# Six Mile report 2/11



## guppy (Mar 8, 2002)

Lake Sakakawea Fishing Report 
The big lake report is better starting at Garrison Bay, early morning and late evening. Fish are being take from 15' to 40' smaller walleyes, a few some nice however.

Lake Audubon Fishing Report
Don't be afraid to fish late. The bite is real good. They are in 15 to 49 feet of water depending on the weather. Some nice walleye are being caught and some perch.

The best area is off the Totten Trail boat ramp. South and East.

Use genz worms, neon lites, lunar grubs or buckshot rattlers. Tip them with 1 or 2 minnows. Most bites came at sunrise and sunset but some bites in the afternoon.

Thank You For Your Patronage

Good Fish'n 
Carey


----------



## Stizostedion vitreum (Feb 2, 2005)

I lost your website address.

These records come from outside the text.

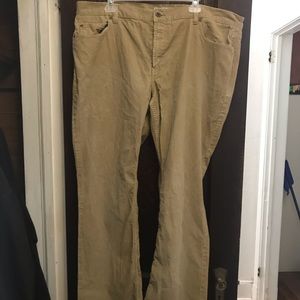 Old Navy Tan Curduroy Women’s Pants 20 Tan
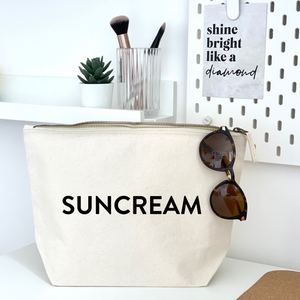 Suncream holiday travel zipped storage bag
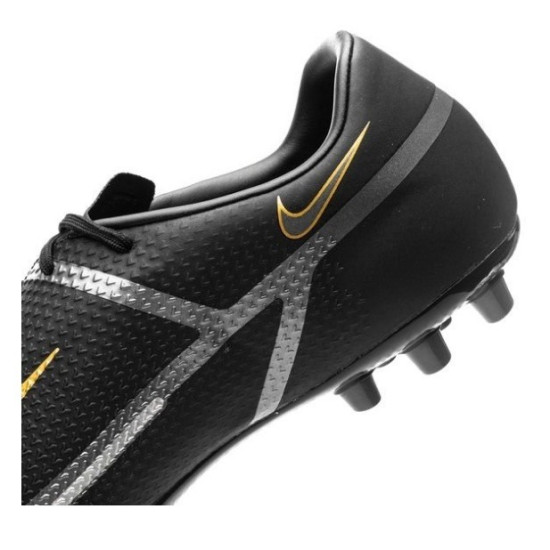 Sepatu Bola Nike Phantom GT 2 Academy AG Shadow Black Metallic Dark Grey Metallic Gold DC0798-007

Can you post it on here for me?
I have tried to punch it in from memory, but not successful. Stizo


----------



## guppy (Mar 8, 2002)

Stizo

www.sixmilecorner.com

It is not my website. I am the moderator for Lake Audobon forum and update the info.

Welcome to Nodak.

Dean


----------



## Stizostedion vitreum (Feb 2, 2005)

Thanks Dean!


----------